━━ Recorded data ━━
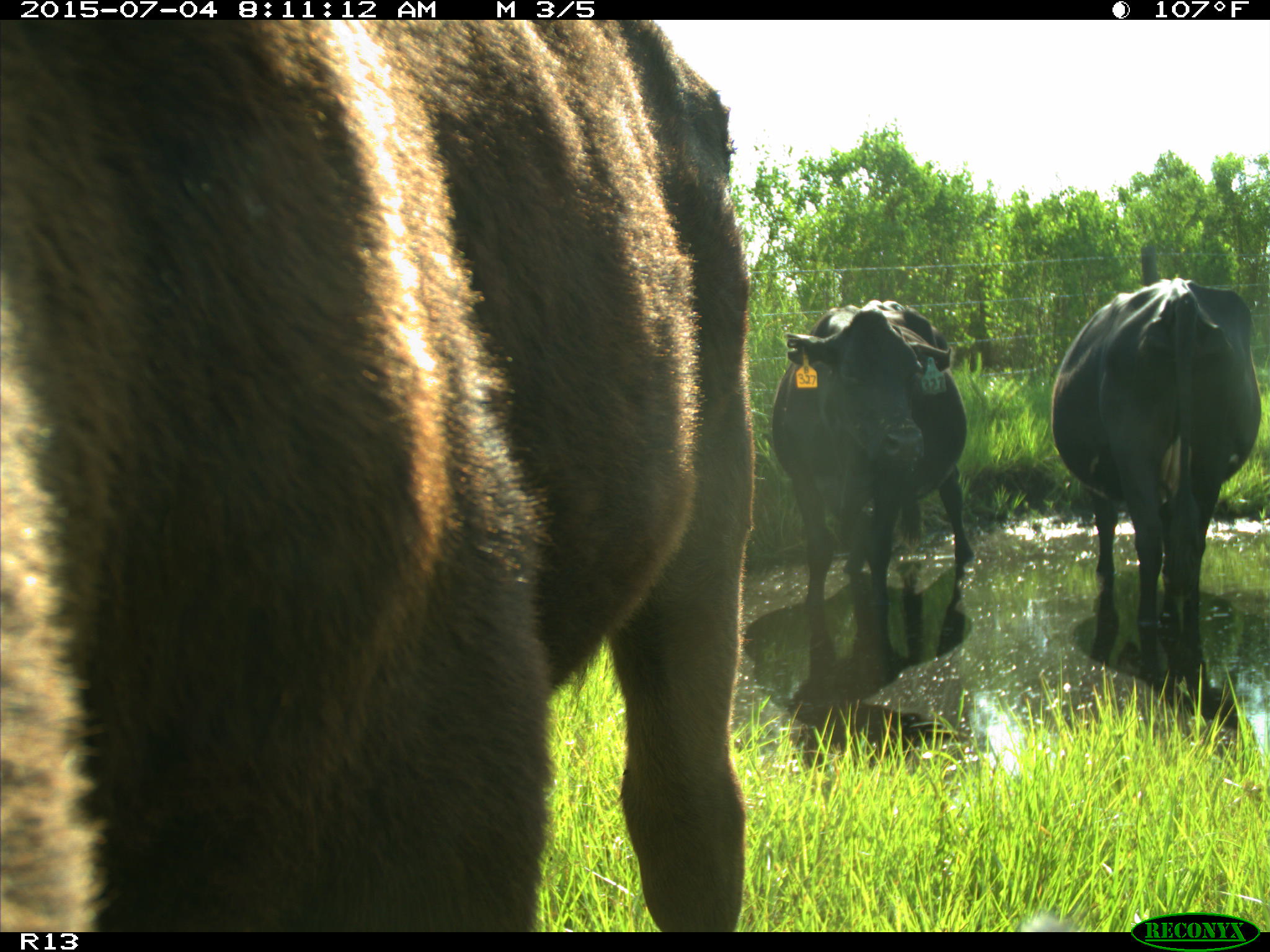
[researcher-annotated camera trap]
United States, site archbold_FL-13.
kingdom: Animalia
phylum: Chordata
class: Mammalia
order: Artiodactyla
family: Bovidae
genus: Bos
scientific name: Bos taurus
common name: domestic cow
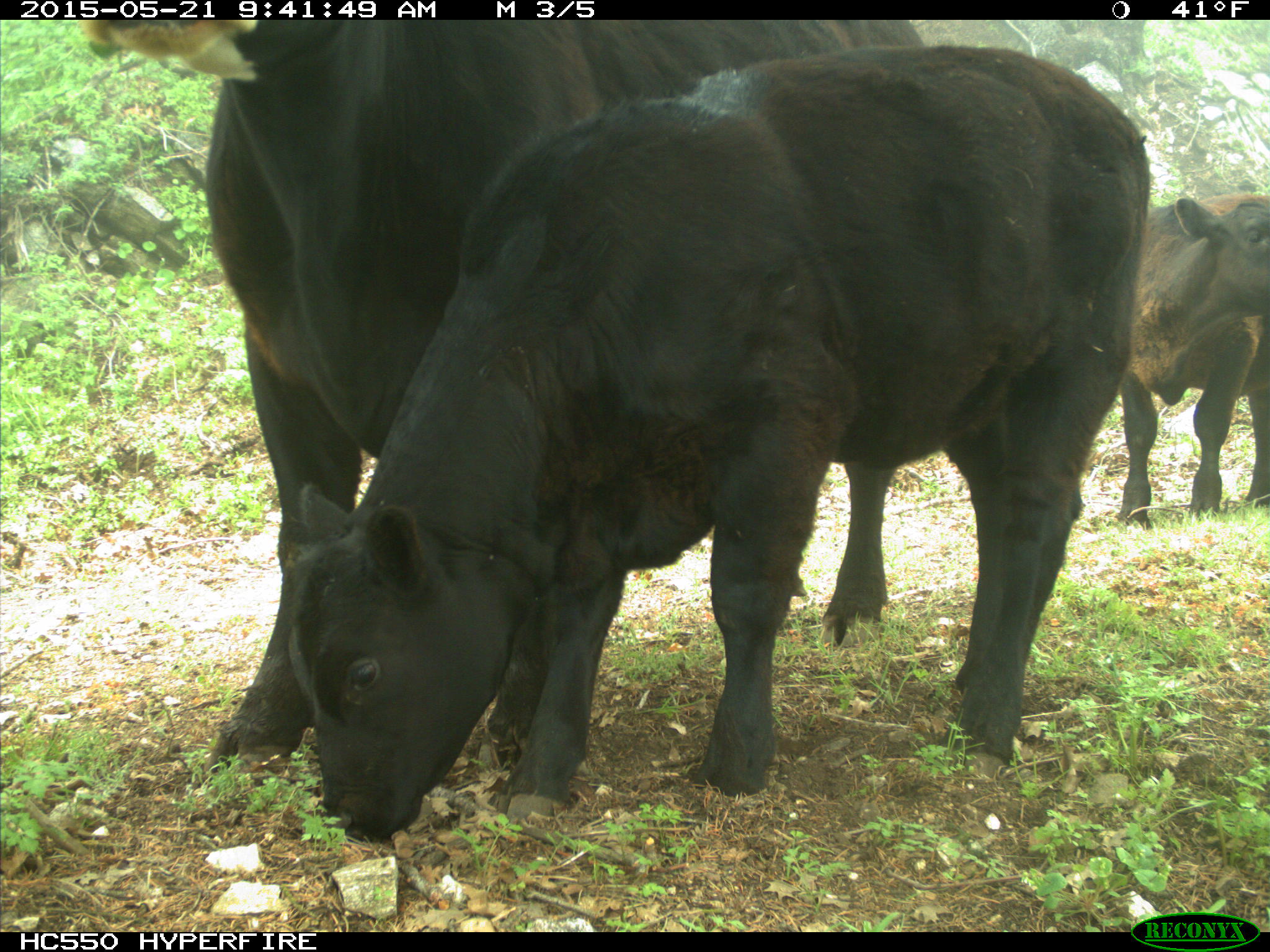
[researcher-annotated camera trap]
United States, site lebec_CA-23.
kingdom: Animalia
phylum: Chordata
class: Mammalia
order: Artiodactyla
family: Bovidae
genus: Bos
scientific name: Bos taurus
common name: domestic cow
━━━
» About this exercise
Could you give the listing again exactly, minus its pictures?

» Solution
[researcher-annotated camera trap]
United States, site archbold_FL-13.
kingdom: Animalia
phylum: Chordata
class: Mammalia
order: Artiodactyla
family: Bovidae
genus: Bos
scientific name: Bos taurus
common name: domestic cow
[researcher-annotated camera trap]
United States, site lebec_CA-23.
kingdom: Animalia
phylum: Chordata
class: Mammalia
order: Artiodactyla
family: Bovidae
genus: Bos
scientific name: Bos taurus
common name: domestic cow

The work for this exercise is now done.